YOUR TASK:
Copy each line of the data below word for word, leaving the pictures out of your answer.

(Short descriptive captions)

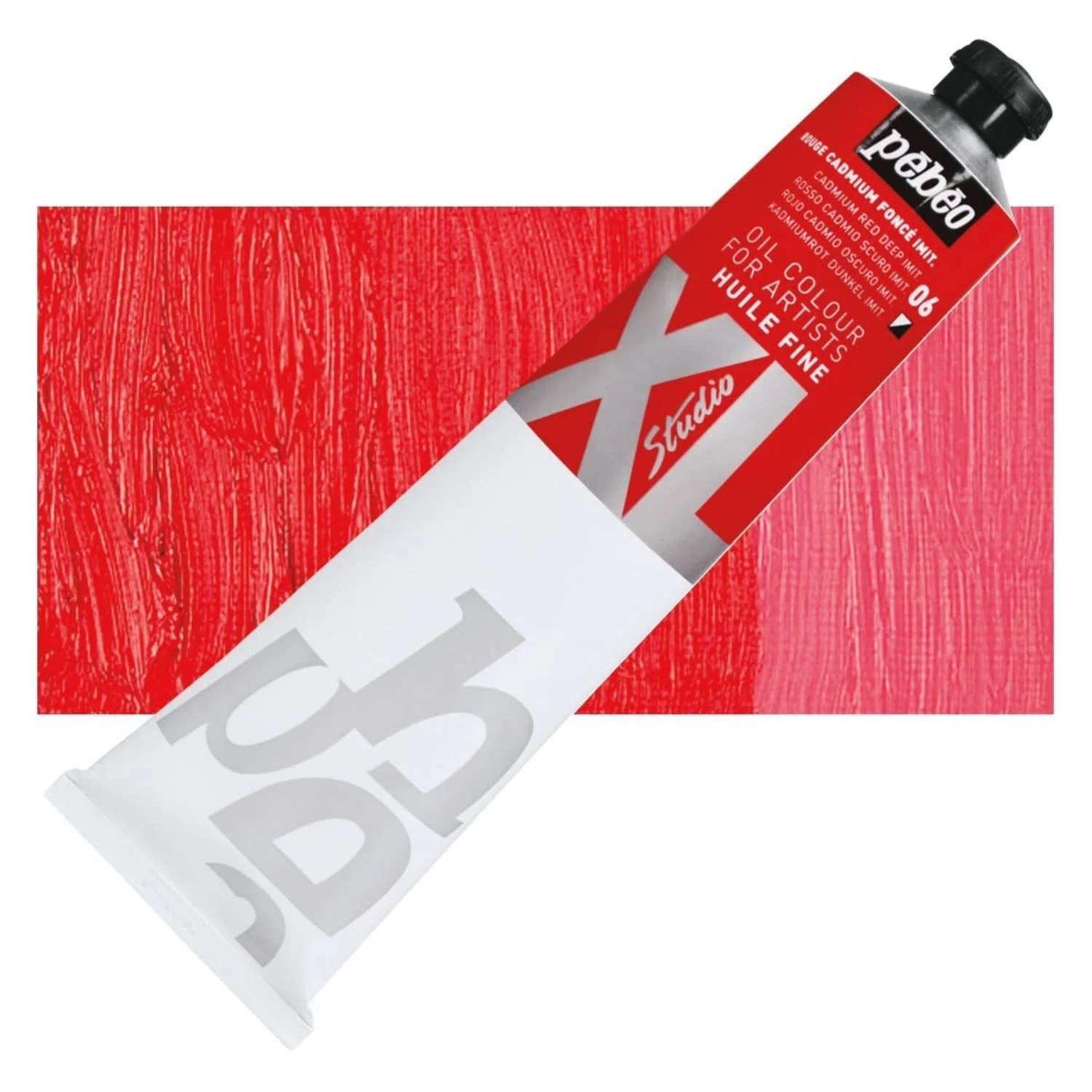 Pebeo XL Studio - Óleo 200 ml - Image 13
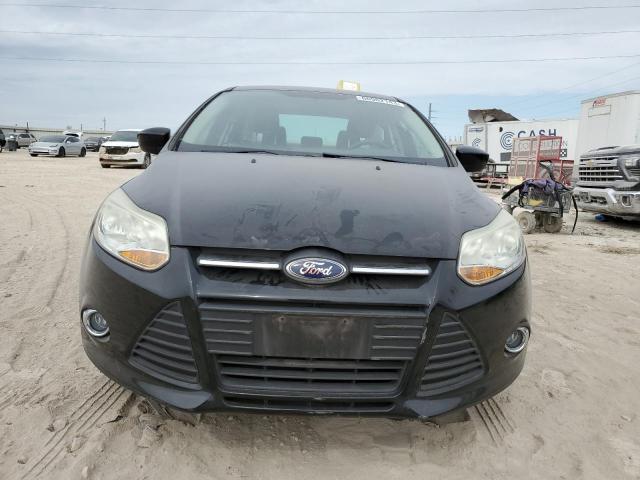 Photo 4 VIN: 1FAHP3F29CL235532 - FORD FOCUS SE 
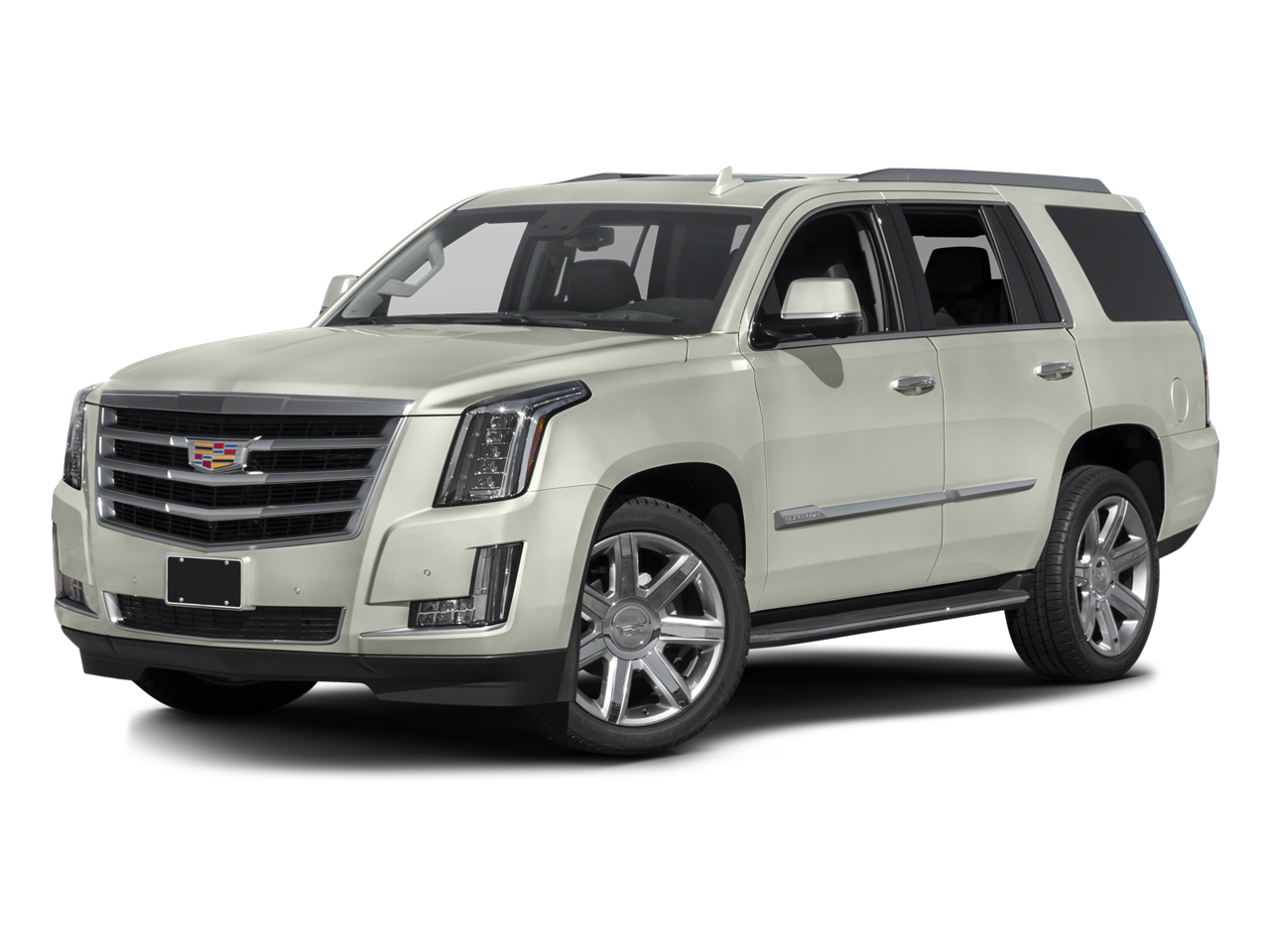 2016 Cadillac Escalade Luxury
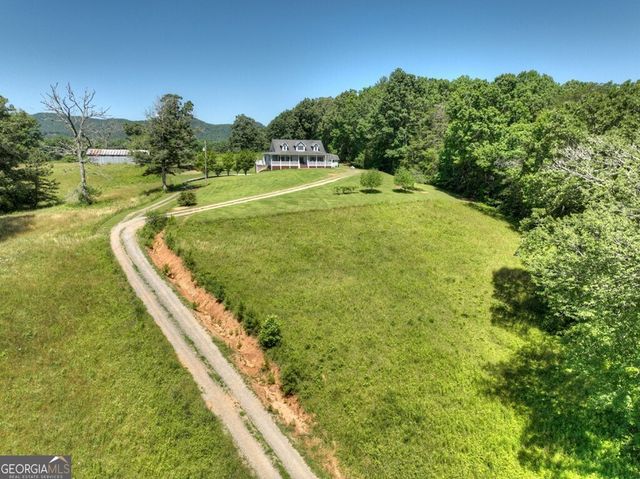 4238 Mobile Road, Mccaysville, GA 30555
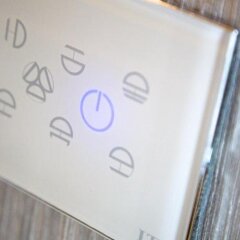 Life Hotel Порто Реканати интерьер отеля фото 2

PROBLEM SOLUTION:
 Pebeo XL Studio - Óleo 200 ml - Image 13
 Photo 4 VIN: 1FAHP3F29CL235532 - FORD FOCUS SE 
 2016 Cadillac Escalade Luxury
 4238 Mobile Road, Mccaysville, GA 30555
 Life Hotel Порто Реканати интерьер отеля фото 2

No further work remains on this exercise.